Four years after it launched, NASA’s OSIRIS REx NASA mission is closing in on its big day. On Oct. 20, the spacecraft is scheduled to complete its touch-and-go move to collect a sample of asteroid Bennu.
University of Central Florida Physics Professor and asteroid expert Humberto Campins is counting down the days. He is part of the mission team led by University of Arizona Professor Dante S. Lauretta.
“This is it,” Campins says. “The past 10 years of my life have led to this moment. I’m eager to see it go well and to see what we discover in the sample when it comes back home.”
If successful, the sample will be back on earth by 2023 and scientists will have a chance to examine it. While the Japanese Space Agency has completed one asteroid sample return mission and has another on its way back to Earth, this is NASA’s first mission to retrieve an asteroid sample.
Campins, who led a team that first discovered water ice on an asteroid, has been working with the OSIRIS-REx team since 2010 and they have been especially busy since the spacecraft launched from Kennedy Space Center in 2016. But he’s been chasing asteroids his entire career, because they could hold the keys to understanding the formation of our solar system. And for Campins, it’s a mystery that needs to be solved.
Asteroids are believed to contain minerals and other materials from the birth of the solar system. Samples from various asteroids could help scientists understand how our planet formed and provide a better framework as the human race begins to explore other planets.
Bennu was selected because it is a primitive asteroid and potentially rich with materials from the early days, including organic molecules that can help us understand how life formed on Earth and possibly elsewhere. This asteroid could also pose a threat to Earth in the next 160 years depending on how its orbit evolves, since it is a potentially hazardous near-Earth object. NASA monitors and is particularly interested in asteroids that can pose a risk to earth.
The mission has been a wild ride for astronomers. Almost from the start, OSIRIS REx has produced unexpected results. On the spacecraft’s initial approach to Bennu, it took images and collected data that threw the scientists for a loop. One set of images showed the asteroid ejecting particles into space. Another sweep of images resulted in boulders much bigger than anticipated on Bennu’s surface and much more closely scattered throughout. The team studied the data and has come up with hypotheses for each unexpected turn and adjusted the mission. That’s part of the reason why the Touch-and-Go maneuver initially scheduled for August was delayed until October.

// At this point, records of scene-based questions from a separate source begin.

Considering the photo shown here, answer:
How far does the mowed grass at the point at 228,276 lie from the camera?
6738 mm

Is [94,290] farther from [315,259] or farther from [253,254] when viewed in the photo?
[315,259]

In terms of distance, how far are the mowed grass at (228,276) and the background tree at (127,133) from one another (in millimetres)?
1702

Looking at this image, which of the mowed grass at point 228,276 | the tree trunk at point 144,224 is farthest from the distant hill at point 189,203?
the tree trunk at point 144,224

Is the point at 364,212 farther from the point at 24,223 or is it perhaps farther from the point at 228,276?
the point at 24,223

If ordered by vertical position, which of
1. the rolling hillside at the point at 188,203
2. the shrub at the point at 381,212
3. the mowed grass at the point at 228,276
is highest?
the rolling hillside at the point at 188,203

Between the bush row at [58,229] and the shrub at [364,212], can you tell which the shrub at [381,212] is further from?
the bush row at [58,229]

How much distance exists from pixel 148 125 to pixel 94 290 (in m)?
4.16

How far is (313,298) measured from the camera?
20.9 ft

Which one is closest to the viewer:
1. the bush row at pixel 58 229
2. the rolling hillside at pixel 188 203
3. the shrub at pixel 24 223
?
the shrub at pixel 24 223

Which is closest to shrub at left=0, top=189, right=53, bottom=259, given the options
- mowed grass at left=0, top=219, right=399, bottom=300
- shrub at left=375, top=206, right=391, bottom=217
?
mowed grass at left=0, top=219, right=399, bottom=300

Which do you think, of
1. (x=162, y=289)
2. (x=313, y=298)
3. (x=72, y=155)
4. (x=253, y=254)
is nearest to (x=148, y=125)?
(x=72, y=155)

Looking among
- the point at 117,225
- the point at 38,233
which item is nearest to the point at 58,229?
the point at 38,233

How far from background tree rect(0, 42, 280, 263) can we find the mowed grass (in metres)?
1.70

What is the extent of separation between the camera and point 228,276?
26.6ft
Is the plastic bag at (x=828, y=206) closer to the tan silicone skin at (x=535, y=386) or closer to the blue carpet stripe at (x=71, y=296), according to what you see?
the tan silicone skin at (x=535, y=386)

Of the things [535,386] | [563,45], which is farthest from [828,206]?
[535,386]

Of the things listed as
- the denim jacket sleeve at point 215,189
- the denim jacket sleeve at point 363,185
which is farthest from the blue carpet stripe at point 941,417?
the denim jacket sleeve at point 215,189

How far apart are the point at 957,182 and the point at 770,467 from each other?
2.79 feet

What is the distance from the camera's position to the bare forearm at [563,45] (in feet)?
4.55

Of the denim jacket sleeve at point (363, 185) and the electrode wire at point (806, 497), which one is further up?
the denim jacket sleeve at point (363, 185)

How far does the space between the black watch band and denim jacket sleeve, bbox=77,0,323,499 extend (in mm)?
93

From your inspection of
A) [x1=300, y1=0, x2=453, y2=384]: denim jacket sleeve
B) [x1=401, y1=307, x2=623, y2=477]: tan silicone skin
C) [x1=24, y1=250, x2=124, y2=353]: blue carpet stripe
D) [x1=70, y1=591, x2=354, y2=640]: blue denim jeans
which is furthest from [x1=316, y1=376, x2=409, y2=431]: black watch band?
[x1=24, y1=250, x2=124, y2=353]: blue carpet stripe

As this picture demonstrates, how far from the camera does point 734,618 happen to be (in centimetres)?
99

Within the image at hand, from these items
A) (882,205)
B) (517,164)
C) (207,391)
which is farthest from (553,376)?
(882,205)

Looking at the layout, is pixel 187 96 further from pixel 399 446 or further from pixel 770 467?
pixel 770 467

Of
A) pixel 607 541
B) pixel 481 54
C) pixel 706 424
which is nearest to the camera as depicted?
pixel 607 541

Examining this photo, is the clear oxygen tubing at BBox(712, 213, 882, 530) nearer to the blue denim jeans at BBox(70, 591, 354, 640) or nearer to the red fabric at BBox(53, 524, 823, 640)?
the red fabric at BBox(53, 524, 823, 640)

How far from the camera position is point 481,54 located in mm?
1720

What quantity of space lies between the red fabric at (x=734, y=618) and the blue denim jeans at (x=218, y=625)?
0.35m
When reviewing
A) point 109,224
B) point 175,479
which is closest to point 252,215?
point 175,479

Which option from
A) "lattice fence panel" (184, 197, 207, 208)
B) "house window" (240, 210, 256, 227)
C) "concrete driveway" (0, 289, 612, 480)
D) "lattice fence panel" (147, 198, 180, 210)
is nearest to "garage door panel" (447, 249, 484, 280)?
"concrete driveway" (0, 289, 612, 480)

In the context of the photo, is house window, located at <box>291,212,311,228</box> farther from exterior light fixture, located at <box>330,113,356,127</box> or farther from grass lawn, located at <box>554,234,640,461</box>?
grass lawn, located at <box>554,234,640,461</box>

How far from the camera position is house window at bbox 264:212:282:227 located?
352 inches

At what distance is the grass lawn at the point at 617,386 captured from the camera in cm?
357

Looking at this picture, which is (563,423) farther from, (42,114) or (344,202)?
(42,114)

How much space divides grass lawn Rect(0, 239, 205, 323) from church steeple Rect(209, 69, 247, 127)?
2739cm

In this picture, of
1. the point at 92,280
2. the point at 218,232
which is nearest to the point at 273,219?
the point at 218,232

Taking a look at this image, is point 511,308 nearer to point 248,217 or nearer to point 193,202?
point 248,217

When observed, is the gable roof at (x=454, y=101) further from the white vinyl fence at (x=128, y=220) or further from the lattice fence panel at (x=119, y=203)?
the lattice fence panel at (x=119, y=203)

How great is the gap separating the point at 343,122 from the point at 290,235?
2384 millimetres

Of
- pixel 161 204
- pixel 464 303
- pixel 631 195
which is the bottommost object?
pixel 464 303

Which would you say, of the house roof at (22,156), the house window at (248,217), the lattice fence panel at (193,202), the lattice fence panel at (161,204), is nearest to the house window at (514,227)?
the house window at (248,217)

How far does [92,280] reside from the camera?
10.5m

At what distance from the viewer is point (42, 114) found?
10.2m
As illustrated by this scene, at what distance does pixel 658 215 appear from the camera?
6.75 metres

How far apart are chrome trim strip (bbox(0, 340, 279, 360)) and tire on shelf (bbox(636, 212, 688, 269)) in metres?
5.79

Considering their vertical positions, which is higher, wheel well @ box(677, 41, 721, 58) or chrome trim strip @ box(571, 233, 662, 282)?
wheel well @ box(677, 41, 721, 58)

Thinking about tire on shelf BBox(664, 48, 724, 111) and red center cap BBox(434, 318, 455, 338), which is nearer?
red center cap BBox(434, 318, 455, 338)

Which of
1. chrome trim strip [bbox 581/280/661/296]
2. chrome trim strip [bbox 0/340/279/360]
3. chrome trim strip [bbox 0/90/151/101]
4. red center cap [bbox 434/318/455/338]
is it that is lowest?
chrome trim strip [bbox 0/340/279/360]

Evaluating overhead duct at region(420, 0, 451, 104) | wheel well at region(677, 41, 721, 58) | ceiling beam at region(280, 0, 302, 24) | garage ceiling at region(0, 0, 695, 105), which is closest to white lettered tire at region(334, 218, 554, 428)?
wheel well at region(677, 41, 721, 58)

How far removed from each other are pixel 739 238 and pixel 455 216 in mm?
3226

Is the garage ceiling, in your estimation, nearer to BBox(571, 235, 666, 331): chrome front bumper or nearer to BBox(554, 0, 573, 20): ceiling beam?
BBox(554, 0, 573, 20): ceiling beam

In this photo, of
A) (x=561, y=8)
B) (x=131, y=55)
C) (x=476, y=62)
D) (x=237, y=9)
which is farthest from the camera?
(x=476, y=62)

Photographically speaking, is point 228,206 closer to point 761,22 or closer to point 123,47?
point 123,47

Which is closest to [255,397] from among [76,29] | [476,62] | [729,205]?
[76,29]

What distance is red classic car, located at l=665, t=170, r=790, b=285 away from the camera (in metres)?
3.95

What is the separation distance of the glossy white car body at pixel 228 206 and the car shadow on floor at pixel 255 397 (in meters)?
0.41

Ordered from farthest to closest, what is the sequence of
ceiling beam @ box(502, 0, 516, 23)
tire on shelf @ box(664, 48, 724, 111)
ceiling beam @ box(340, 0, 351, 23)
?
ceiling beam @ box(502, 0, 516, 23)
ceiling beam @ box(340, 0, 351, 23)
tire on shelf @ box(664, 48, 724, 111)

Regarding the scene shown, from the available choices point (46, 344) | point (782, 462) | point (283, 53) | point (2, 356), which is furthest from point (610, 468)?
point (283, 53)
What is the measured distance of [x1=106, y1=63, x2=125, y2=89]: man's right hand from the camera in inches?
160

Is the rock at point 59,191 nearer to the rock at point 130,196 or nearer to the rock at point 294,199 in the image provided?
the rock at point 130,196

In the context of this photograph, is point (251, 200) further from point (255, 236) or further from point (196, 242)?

“Mother Nature keeps surprising us,” Campins says. “But that’s the amazing part of science. I can’t wait to see what we discover next and to get to work understanding why it works the way it does.”
Kerri Donaldson Hanna, an assistant professor of physics at UCF, is also part of the mission. She is part of the Spectral Analysis Working Group (SAWG). She analyzes the spectral observations from the spacecraft, which helped select the target site for the Touch-and-Go maneuver. The sample retrieved will help us better understanding how Bennu formed.